### Given task
In every row below, replace "camera" with "observer" and change nothing else. Leave the pictures out of your answer.

### Data supplied
• • • • • • •
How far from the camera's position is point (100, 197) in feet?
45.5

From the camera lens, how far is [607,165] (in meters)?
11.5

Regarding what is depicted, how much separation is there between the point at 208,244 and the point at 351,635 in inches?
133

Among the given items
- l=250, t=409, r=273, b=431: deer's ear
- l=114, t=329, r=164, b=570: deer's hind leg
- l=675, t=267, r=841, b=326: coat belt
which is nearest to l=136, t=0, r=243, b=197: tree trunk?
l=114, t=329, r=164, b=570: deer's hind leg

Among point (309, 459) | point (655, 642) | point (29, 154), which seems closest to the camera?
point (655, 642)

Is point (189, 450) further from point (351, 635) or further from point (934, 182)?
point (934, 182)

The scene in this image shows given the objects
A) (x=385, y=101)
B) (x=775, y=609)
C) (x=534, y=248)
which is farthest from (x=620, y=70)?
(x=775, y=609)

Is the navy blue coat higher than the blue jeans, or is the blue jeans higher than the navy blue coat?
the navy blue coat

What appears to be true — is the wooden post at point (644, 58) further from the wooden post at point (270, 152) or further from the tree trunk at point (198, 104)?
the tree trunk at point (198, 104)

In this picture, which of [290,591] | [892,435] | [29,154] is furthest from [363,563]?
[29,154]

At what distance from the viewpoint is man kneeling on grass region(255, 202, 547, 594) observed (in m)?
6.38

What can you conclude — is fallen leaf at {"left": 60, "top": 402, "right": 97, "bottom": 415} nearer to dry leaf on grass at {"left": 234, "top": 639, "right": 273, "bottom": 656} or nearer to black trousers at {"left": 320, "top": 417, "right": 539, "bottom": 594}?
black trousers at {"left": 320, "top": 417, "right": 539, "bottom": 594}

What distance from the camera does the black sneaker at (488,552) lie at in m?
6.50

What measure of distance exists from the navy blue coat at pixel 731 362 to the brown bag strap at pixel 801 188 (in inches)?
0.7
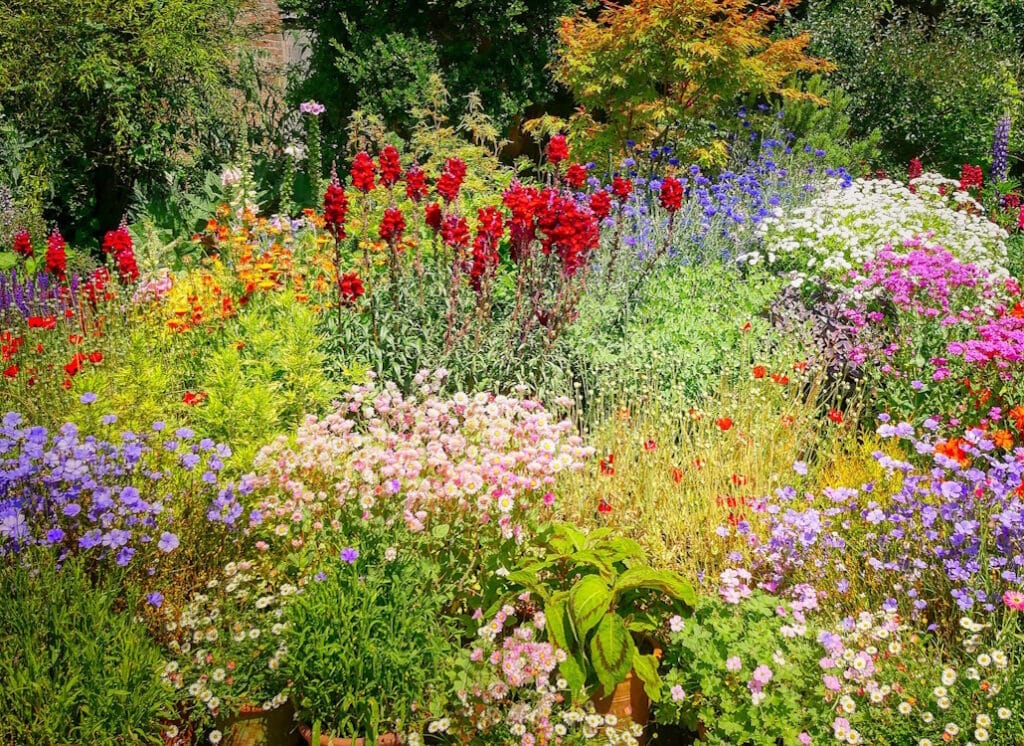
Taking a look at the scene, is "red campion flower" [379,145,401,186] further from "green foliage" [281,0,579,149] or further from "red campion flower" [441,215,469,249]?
"green foliage" [281,0,579,149]

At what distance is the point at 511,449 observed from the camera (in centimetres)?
331

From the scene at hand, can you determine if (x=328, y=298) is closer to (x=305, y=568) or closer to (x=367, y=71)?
(x=305, y=568)

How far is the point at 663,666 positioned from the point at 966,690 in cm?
84

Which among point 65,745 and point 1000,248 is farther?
point 1000,248

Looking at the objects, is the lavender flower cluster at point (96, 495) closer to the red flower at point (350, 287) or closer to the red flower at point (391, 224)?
the red flower at point (350, 287)

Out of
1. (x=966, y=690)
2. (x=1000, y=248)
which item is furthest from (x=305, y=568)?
(x=1000, y=248)

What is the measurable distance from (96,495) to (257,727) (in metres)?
0.84

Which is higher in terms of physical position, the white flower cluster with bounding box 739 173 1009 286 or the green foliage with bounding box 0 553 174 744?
the green foliage with bounding box 0 553 174 744

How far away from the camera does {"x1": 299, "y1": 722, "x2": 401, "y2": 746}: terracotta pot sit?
230 centimetres

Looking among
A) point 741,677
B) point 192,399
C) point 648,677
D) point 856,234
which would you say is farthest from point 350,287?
point 856,234

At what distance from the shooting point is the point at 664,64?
8375mm

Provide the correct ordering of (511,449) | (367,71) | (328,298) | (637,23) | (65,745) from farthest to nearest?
(367,71), (637,23), (328,298), (511,449), (65,745)

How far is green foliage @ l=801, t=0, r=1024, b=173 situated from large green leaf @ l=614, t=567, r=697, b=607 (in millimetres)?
10069

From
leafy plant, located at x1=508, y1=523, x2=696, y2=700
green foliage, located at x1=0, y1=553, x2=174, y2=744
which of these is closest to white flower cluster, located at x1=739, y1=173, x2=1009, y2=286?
leafy plant, located at x1=508, y1=523, x2=696, y2=700
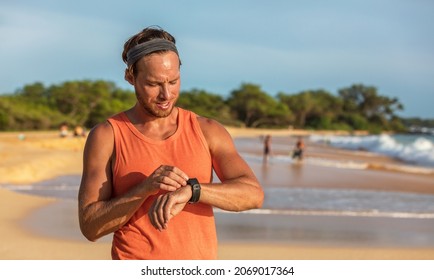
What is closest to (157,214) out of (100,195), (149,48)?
(100,195)

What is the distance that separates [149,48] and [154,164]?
0.35 m

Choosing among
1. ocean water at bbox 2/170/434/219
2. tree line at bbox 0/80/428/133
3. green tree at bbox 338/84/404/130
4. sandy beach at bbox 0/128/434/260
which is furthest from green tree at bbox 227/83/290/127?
Result: ocean water at bbox 2/170/434/219

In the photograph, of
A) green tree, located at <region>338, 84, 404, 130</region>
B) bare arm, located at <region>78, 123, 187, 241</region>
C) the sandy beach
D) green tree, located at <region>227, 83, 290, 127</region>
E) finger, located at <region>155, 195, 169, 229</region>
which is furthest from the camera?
green tree, located at <region>338, 84, 404, 130</region>

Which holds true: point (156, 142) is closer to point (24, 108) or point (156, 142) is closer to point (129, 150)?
point (129, 150)

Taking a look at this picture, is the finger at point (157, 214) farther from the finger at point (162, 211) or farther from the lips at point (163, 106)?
the lips at point (163, 106)

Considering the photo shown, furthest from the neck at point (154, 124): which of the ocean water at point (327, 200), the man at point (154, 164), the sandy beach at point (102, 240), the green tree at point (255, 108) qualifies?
the green tree at point (255, 108)

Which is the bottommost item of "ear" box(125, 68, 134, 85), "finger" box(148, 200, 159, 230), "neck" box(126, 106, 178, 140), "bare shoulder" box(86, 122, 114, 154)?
"finger" box(148, 200, 159, 230)

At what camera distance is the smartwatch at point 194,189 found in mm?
1867

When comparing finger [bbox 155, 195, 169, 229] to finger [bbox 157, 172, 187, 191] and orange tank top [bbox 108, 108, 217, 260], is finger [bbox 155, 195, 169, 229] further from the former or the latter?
orange tank top [bbox 108, 108, 217, 260]

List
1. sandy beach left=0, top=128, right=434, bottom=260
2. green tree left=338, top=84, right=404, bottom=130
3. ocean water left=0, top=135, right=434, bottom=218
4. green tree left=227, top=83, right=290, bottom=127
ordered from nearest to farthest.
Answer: sandy beach left=0, top=128, right=434, bottom=260 < ocean water left=0, top=135, right=434, bottom=218 < green tree left=227, top=83, right=290, bottom=127 < green tree left=338, top=84, right=404, bottom=130

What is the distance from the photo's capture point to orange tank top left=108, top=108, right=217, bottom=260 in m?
1.98

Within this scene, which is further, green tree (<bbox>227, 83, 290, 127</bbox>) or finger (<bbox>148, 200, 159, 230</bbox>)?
green tree (<bbox>227, 83, 290, 127</bbox>)

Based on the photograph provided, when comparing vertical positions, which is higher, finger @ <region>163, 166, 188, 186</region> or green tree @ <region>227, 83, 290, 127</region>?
green tree @ <region>227, 83, 290, 127</region>

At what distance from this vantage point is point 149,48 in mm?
1937
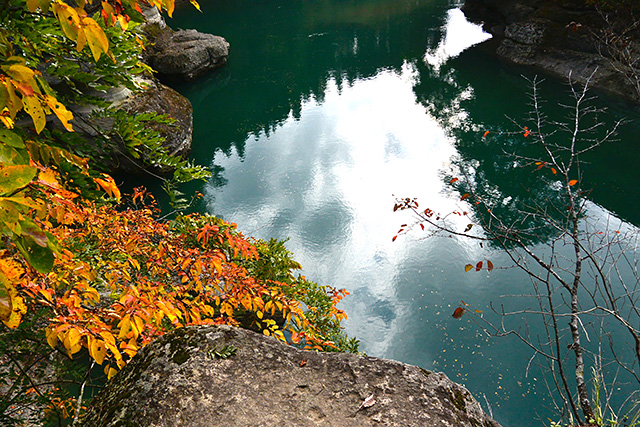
• • • • • • •
### Worked answer
How far from the observer's position is point (100, 197) in feet?
45.5

From the observer lens, how far is [607,165] (in meters)?
11.5

Regarding what is depicted, how much separation is there between the point at 208,244 and the point at 351,635 in inches?
133

Among the given items
- l=250, t=409, r=273, b=431: deer's ear
- l=114, t=329, r=164, b=570: deer's hind leg
- l=675, t=267, r=841, b=326: coat belt
which is nearest to l=136, t=0, r=243, b=197: tree trunk?
l=114, t=329, r=164, b=570: deer's hind leg

Among point (309, 459) | point (655, 642) | point (29, 154), which seems closest to the observer?
point (655, 642)

Is point (189, 450) further from point (351, 635) or further from point (934, 182)?
point (934, 182)

The scene in this image shows given the objects
A) (x=385, y=101)
B) (x=775, y=609)
C) (x=534, y=248)
which is farthest from (x=620, y=70)?
(x=775, y=609)

Is the navy blue coat higher than the blue jeans, or is the blue jeans higher than the navy blue coat?
the navy blue coat

What appears to be true — is the wooden post at point (644, 58) further from the wooden post at point (270, 152) or further from the tree trunk at point (198, 104)?
the tree trunk at point (198, 104)

In this picture, which of [290,591] | [892,435] | [29,154] is furthest from [363,563]?
[29,154]

At what distance from the viewpoint is man kneeling on grass region(255, 202, 547, 594) observed (in m)?
6.38

What can you conclude — is fallen leaf at {"left": 60, "top": 402, "right": 97, "bottom": 415} nearer to dry leaf on grass at {"left": 234, "top": 639, "right": 273, "bottom": 656} or nearer to black trousers at {"left": 320, "top": 417, "right": 539, "bottom": 594}?
black trousers at {"left": 320, "top": 417, "right": 539, "bottom": 594}

What distance from the observer does the black sneaker at (488,552) lie at in m?
6.50

What measure of distance exists from the navy blue coat at pixel 731 362 to the brown bag strap at pixel 801 188 (in inches)?
0.7
Taking a look at the scene, is "red campion flower" [379,145,401,186] further from "green foliage" [281,0,579,149] or further from "red campion flower" [441,215,469,249]?
"green foliage" [281,0,579,149]

At what distance is the point at 511,449 observed from the observer (in centimetres)?
331

From the scene at hand, can you determine if (x=328, y=298) is closer to (x=305, y=568) or closer to (x=367, y=71)?
(x=305, y=568)

How far is the point at 663,666 positioned from the point at 966,690 in cm?
84

Which among point 65,745 and point 1000,248 is farther?
point 1000,248

Looking at the objects, is the lavender flower cluster at point (96, 495) closer to the red flower at point (350, 287) or closer to the red flower at point (391, 224)?
the red flower at point (350, 287)

Out of
1. (x=966, y=690)
2. (x=1000, y=248)
which item is furthest from (x=305, y=568)?
(x=1000, y=248)

What is the measurable distance from (96,495) to (257,727) (in metres)?
0.84

Which is higher in terms of physical position, the white flower cluster with bounding box 739 173 1009 286 or the green foliage with bounding box 0 553 174 744?
the green foliage with bounding box 0 553 174 744

How far away from the observer does {"x1": 299, "y1": 722, "x2": 401, "y2": 746}: terracotta pot sit?
230 centimetres

Looking among
A) point 741,677
B) point 192,399
C) point 648,677
D) point 856,234
which would you say is farthest from point 350,287?
point 856,234

At what distance from the shooting point is the point at 664,64?
8375mm

Provide the correct ordering of (511,449) | (367,71) | (328,298) | (637,23) | (65,745) from farthest to nearest?
(367,71), (637,23), (328,298), (511,449), (65,745)

How far is green foliage @ l=801, t=0, r=1024, b=173 situated from large green leaf @ l=614, t=567, r=697, b=607 (in millimetres)?
10069

From
leafy plant, located at x1=508, y1=523, x2=696, y2=700
green foliage, located at x1=0, y1=553, x2=174, y2=744
which of these is closest to white flower cluster, located at x1=739, y1=173, x2=1009, y2=286?
leafy plant, located at x1=508, y1=523, x2=696, y2=700
What is closest to (157,214) out of (100,195), (149,48)?
(100,195)

What is the distance that separates [149,48] and [154,164]?
0.35 m

Choosing among
1. ocean water at bbox 2/170/434/219
2. tree line at bbox 0/80/428/133
3. green tree at bbox 338/84/404/130
4. sandy beach at bbox 0/128/434/260
which is furthest from green tree at bbox 227/83/290/127?
Result: ocean water at bbox 2/170/434/219

In the photograph, of
A) green tree, located at <region>338, 84, 404, 130</region>
B) bare arm, located at <region>78, 123, 187, 241</region>
C) the sandy beach
D) green tree, located at <region>227, 83, 290, 127</region>
E) finger, located at <region>155, 195, 169, 229</region>
which is furthest from the observer?
green tree, located at <region>338, 84, 404, 130</region>

Which holds true: point (156, 142) is closer to point (24, 108) or point (156, 142) is closer to point (129, 150)?
point (129, 150)

Taking a look at this picture, is the finger at point (157, 214) farther from the finger at point (162, 211) or farther from the lips at point (163, 106)?
the lips at point (163, 106)

Considering the photo shown, furthest from the neck at point (154, 124): which of the ocean water at point (327, 200), the man at point (154, 164), the sandy beach at point (102, 240), the green tree at point (255, 108) qualifies?
the green tree at point (255, 108)

Which is the bottommost item of "ear" box(125, 68, 134, 85), "finger" box(148, 200, 159, 230), "neck" box(126, 106, 178, 140), "bare shoulder" box(86, 122, 114, 154)?
"finger" box(148, 200, 159, 230)

At what observer distance is the smartwatch at point 194,189 found in mm?
1867

When comparing finger [bbox 155, 195, 169, 229] to finger [bbox 157, 172, 187, 191] and orange tank top [bbox 108, 108, 217, 260], is finger [bbox 155, 195, 169, 229] further from the former or the latter?
orange tank top [bbox 108, 108, 217, 260]

List
1. sandy beach left=0, top=128, right=434, bottom=260
2. green tree left=338, top=84, right=404, bottom=130
3. ocean water left=0, top=135, right=434, bottom=218
4. green tree left=227, top=83, right=290, bottom=127
ordered from nearest to farthest.
Answer: sandy beach left=0, top=128, right=434, bottom=260 < ocean water left=0, top=135, right=434, bottom=218 < green tree left=227, top=83, right=290, bottom=127 < green tree left=338, top=84, right=404, bottom=130

What is the distance from the photo's capture point to orange tank top left=108, top=108, right=217, bottom=260 in m?
1.98

Within this scene, which is further, green tree (<bbox>227, 83, 290, 127</bbox>) or finger (<bbox>148, 200, 159, 230</bbox>)?
green tree (<bbox>227, 83, 290, 127</bbox>)

Based on the photograph provided, when comparing vertical positions, which is higher, finger @ <region>163, 166, 188, 186</region> or green tree @ <region>227, 83, 290, 127</region>?
green tree @ <region>227, 83, 290, 127</region>

At what distance from this vantage point is point 149,48 in mm?
1937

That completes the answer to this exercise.